→ Page extract:
October 21, 2018

CDC: Antibiotic Resistance a Looming Health Threat in 2014

Antibiotic resistance is one of the top five public health threats looming in 2014, according to the Centers for Disease Control and Prevention (CDC). More than 2 million Americans are sickened with antibiotic-resistant infections every year, some as a result of food poisoning.

AntibioticsDrug-resistant non-typhoidal Salmonella strains, or Salmonella strains other than Typhi, Paratyphi A, Paratyphi B, and Paratyphi C, are considered by the CDC to be a “serious” health threat. About 8 percent of cases from these strains, or 100,000 of the 1.2 million annual U.S. cases of food poisoning from non-typhoidal Salmonella, are antibiotic resistant.

→ The data:
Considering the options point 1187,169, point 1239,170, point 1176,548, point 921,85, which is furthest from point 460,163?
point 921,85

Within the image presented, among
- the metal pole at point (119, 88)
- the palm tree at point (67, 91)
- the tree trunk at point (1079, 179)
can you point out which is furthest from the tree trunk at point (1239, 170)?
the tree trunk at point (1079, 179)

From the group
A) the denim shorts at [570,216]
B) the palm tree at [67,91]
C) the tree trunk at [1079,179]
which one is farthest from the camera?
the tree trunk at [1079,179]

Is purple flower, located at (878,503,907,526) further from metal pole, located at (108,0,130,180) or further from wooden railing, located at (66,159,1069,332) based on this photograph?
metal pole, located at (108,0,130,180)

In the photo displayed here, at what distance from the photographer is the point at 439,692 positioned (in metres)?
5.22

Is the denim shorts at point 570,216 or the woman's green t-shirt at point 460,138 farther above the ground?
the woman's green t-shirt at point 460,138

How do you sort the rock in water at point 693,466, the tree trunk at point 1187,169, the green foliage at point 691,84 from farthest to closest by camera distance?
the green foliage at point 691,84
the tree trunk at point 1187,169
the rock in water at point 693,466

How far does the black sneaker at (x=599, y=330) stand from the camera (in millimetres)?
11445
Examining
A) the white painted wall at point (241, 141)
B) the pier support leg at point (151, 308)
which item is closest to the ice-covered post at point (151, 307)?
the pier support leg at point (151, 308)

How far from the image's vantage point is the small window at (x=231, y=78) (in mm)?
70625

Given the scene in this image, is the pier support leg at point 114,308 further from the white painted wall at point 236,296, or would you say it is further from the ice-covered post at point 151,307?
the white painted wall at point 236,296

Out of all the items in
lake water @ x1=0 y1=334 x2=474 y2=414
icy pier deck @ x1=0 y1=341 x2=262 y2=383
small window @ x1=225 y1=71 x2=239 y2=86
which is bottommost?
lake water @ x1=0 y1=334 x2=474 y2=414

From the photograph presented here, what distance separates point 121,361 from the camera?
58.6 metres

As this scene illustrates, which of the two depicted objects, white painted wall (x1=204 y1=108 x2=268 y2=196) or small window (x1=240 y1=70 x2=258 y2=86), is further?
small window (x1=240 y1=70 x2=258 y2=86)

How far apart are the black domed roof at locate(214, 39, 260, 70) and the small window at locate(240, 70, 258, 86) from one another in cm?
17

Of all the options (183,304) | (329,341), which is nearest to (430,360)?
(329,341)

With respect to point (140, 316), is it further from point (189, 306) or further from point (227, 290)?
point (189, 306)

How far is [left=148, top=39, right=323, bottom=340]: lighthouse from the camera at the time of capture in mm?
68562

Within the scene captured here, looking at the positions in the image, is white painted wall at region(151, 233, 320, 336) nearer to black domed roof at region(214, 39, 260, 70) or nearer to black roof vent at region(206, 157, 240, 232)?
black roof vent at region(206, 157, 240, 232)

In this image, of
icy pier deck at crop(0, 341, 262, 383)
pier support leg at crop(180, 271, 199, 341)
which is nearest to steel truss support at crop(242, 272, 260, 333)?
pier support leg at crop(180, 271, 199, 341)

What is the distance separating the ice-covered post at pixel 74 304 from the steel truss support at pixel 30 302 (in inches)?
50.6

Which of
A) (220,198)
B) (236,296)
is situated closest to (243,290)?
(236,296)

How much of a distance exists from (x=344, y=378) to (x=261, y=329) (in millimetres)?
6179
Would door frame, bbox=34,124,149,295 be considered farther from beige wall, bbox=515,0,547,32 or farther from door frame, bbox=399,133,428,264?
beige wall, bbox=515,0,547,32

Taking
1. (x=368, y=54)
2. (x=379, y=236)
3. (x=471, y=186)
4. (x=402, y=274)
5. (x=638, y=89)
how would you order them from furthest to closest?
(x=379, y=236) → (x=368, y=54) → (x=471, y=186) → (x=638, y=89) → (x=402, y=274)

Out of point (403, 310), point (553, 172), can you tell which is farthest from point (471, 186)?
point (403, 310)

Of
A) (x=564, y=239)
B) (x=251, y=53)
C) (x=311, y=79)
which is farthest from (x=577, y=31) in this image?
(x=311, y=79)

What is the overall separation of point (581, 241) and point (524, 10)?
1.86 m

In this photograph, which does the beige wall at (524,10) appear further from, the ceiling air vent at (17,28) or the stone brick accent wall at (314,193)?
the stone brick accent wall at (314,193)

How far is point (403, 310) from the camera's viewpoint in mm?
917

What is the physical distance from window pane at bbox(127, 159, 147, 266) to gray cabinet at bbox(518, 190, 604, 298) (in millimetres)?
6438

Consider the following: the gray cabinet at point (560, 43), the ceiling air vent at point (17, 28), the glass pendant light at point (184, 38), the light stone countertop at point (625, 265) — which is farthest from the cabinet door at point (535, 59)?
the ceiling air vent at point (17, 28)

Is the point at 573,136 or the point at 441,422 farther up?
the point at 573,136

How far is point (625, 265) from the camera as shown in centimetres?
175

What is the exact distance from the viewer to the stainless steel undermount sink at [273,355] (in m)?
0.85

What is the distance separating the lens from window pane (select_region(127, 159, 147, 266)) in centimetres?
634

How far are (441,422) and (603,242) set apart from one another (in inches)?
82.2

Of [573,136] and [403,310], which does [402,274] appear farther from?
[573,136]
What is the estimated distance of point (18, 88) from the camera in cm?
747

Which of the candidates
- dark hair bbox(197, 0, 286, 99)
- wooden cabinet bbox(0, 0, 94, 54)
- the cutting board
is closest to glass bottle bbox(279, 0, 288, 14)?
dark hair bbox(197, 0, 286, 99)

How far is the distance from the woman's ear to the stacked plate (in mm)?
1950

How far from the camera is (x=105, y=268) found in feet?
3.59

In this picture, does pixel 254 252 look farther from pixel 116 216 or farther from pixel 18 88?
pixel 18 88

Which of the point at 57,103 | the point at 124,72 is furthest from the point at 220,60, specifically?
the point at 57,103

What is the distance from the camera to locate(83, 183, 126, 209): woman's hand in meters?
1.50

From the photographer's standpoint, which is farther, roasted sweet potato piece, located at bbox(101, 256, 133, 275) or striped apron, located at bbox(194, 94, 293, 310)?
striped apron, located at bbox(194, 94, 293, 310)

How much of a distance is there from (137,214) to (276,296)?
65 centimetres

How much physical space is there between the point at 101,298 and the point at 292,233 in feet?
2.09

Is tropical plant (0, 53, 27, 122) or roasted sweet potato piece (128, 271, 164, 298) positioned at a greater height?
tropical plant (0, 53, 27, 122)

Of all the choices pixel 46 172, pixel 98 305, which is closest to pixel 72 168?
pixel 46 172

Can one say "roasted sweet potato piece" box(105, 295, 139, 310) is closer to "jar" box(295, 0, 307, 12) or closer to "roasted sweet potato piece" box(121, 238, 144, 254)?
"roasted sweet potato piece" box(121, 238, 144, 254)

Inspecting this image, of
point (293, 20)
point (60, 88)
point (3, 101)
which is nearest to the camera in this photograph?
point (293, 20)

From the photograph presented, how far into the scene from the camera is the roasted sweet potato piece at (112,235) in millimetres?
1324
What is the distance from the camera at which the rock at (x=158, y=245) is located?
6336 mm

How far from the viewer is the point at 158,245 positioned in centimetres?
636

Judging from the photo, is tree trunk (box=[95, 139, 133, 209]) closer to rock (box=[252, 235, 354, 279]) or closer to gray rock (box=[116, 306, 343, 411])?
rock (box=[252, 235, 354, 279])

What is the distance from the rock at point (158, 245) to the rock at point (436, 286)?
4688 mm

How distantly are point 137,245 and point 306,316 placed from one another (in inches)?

→ Exercise instructions:
1. According to the antibiotic resistance article, how many Americans get antibiotic-resistant infections each year?
2. Please carry on the antibiotic resistance article from its last sentence.
The listing above comes from a separate source, not from the antibiotic resistance article.

→ Response list:
1. More than 2 million.

2.
Antibiotic-resistant strains of Salmonella cause infections that are more severe, more likely to require hospitalization and less likely to be treated effectively than strains that are susceptible to drugs. Two 2013 multi-state Salmonella outbreaks are good illustrations of the severity of illness caused by drug-resistant Salmonella. Both were caused by the same product, Foster Farms chicken.

More than 500 people were sickened in the Foster Farms two outbreaks. The first, which ended in July 2013, sickened 134 people in 13 states, hospitalizing 33 of them. The outbreak was caused by multiple strains of Salmonella Heidelberg, some of which were resistant to multiple antibiotics including amoxicillin/clavulanic acid, ampicillin, and ceftriaxone.

The second outbreak, which began in October and is still ongoing, had sickened 416 people in 23 states at the time of the CDC’s most recent update on December 19. Seven strains of antibiotic-resistant Salmonella have been identified in this outbreak. The strains have shown resistance to ampicillin, chloramphenicol, gentamicin, kanamycin, streptomycin, sulfisoxazole, and tetracycline.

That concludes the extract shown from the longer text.